[Selected excerpt Boundary: Start]

The Man Behind the Shells

The Man Behind the Shells

An inteview with Tom Gray.

How do you influence millions of children’s lives over two decades and not be a household name?

Ask Tom Gray. He produced all four Teenage Mutant Ninja Turtles Movies, including the fourth film, “TMNT,” which opened this past weekend at No. 1, toppling five other films that debuted in the same weekend and reaffirming that the ninja turtles are still as potent as when they opened their first live-action film in 1990 — back when it became the top grossing independent film of it’s time.

In 2004, Gray was named President and Chief Executive Officer of Imagi USA, the U.S. branch of the Hong Kong animation studio that made the new movie. He said the position inspired him to bring the turtles back to the big screen.

“When I joined [Imagi] I realized that we could do it right and in the right budget. Since our company is based out of Hong Kong, we can get everything in at a dramatically different price range, but still have some of the top level work done,” he said in a phone interview last week.

More important than any budget constraints was that the film stay true to its roots, Gray said.

“We didn’t just do it for the kids, we wanted to nail it for the alums,” he said.

[Selected excerpt Boundary: End]

__Task directions__
Extend the Tom Gray interview above, beginning right after its last sentence. The data that comes next has nothing to do with this work.

[Material shown Boundary: Start]

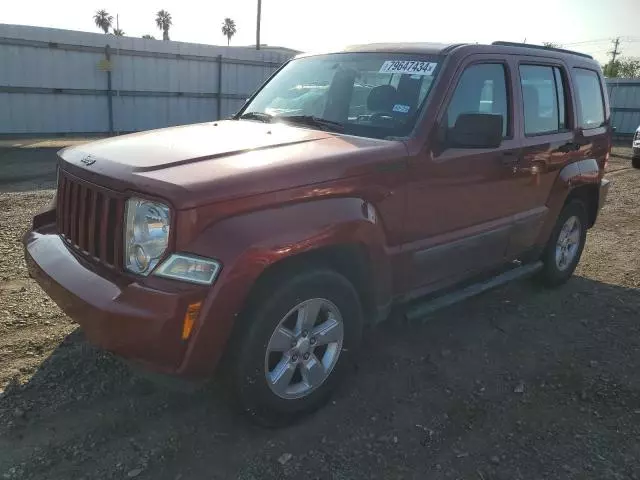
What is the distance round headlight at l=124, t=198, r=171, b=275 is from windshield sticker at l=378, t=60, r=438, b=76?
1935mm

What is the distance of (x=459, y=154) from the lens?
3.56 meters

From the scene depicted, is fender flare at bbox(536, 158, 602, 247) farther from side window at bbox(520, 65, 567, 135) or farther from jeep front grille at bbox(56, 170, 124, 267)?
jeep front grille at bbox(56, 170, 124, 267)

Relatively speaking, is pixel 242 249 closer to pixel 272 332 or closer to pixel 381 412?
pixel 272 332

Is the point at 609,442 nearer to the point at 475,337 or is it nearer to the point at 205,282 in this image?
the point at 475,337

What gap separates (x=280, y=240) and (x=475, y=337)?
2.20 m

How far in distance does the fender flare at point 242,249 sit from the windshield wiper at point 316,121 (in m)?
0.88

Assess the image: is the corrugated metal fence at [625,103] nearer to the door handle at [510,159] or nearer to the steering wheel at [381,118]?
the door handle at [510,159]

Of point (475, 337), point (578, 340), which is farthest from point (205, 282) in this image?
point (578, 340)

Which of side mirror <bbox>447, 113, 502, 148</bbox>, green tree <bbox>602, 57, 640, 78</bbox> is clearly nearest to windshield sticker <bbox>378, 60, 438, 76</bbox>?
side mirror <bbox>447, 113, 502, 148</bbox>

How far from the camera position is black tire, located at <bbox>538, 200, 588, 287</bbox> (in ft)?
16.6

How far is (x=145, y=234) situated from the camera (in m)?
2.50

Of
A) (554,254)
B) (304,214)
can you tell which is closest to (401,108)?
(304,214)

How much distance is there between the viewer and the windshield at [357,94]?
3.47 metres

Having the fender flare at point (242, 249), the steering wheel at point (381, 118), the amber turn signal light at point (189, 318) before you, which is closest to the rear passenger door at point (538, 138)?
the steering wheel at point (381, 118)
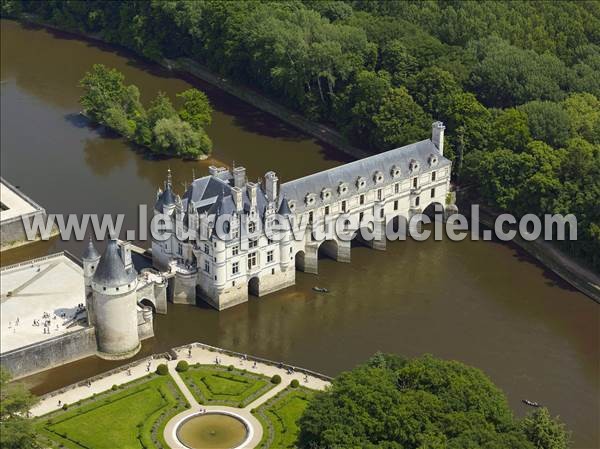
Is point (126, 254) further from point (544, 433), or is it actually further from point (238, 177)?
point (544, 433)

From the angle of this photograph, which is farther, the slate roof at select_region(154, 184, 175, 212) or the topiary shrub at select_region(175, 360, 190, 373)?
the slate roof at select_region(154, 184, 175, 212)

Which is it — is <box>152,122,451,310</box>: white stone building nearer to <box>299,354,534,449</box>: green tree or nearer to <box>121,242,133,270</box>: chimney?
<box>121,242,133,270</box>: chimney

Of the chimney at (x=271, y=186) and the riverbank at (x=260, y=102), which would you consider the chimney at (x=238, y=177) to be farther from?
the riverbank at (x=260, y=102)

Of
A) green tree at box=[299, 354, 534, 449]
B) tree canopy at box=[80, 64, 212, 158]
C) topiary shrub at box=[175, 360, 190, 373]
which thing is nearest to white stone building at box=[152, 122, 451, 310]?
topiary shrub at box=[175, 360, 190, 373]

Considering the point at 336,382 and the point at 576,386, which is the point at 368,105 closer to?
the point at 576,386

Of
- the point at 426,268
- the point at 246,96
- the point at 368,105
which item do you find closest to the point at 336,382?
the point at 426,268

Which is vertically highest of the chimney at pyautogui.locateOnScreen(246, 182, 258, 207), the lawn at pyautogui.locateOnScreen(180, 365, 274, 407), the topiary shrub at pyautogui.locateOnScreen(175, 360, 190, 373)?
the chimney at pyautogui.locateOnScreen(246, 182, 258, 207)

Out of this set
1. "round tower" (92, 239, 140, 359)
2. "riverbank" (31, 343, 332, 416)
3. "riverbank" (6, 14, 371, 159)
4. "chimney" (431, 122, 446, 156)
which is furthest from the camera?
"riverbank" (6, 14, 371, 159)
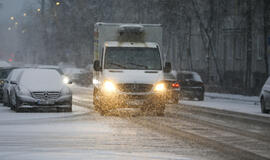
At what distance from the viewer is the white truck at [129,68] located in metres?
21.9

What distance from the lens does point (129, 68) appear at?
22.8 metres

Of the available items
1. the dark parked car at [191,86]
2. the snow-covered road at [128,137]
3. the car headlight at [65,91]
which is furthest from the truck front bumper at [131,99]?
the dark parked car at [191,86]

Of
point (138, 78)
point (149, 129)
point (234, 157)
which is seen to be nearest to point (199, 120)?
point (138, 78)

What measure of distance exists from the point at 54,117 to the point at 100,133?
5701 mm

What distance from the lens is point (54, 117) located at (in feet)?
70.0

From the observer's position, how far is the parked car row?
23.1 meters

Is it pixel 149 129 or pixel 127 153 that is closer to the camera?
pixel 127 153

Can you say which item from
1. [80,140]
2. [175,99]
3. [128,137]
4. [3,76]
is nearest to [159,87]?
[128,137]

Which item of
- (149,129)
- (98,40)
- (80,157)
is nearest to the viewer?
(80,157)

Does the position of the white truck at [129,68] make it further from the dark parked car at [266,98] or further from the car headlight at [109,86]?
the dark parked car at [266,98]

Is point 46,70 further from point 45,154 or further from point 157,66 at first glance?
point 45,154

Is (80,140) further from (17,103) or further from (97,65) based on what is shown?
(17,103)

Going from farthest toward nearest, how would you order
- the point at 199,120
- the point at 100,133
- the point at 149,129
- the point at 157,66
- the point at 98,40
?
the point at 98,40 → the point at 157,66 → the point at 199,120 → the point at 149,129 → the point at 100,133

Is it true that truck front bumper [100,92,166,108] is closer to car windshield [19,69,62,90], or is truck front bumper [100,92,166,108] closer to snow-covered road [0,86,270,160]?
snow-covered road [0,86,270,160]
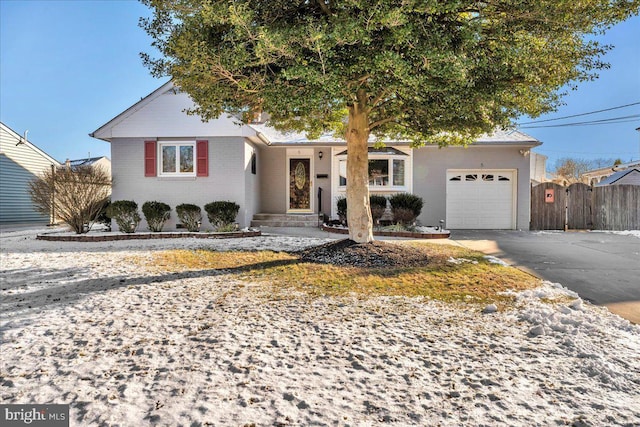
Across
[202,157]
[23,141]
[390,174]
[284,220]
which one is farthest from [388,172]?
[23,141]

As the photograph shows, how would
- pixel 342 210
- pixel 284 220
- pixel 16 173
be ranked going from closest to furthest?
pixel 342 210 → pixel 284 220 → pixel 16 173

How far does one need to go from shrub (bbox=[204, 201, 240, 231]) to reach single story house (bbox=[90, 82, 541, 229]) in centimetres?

[Material shown Boundary: End]

__Reply to the exercise__
The movie picks up chronologically after the third film, simultaneously reinvigorating the franchise with a new style while remaining true to the film, comic and cartoon lore that came before it. Lines, characters and plot points all remaining in tact, though some changes had to be made. Maybe the biggest of these plot points, and the most disturbing to hardcore fans, is that The Shredder, the turtles' arch-nemesis, is still dead.

“The Shredder died in the last film and we didn’t want to bring him back…right away,” Gray said.

So there is a new villain, voiced by Patrick Stewart, and new monsters; and, most noticeably, a new style: CGI.

“We thought CG would give us a bigger canvas, we could do more with the fights and the turtles themselves,” Gray said, “You can actually see Raph’s veins in his muscles and emotions are easier to deal with in CG.”

WITH ALL OF THESE new ideas and looks coming around, Gray wanted to make sure the director could maintain the feelings of the originals that alumni expected from the series.

“I didn’t want to make a ninja farce. We wanted to honor the alums and we found a director, in Kevin Munroe, who was a big fan of the original comic and movies,” said Gray.

Though Munroe has worked in the animation industry for over the last decade for companies such as Disney and The Jim Henson Company, “TMNT” is his directorial debut.

“He had to go meet with Peter Laird (co-creator of the turtles) and convince him he was going to do right by the characters and not slam the alums,” Gray said.

Munroe convinced him by presenting the darker more gritty turtles that he, Gray and the artists at Imagi had come up with.

“A lot of people have confused it for something like 'Shrek,'" Gray says, “We didn’t want that. The turtles are an action movie with some humorous aspects. There is humor but it’s just enough to make the turtles the turtles. I think fans will like it because it is a bit darker and grittier. We are bumping right up against a PG-13.”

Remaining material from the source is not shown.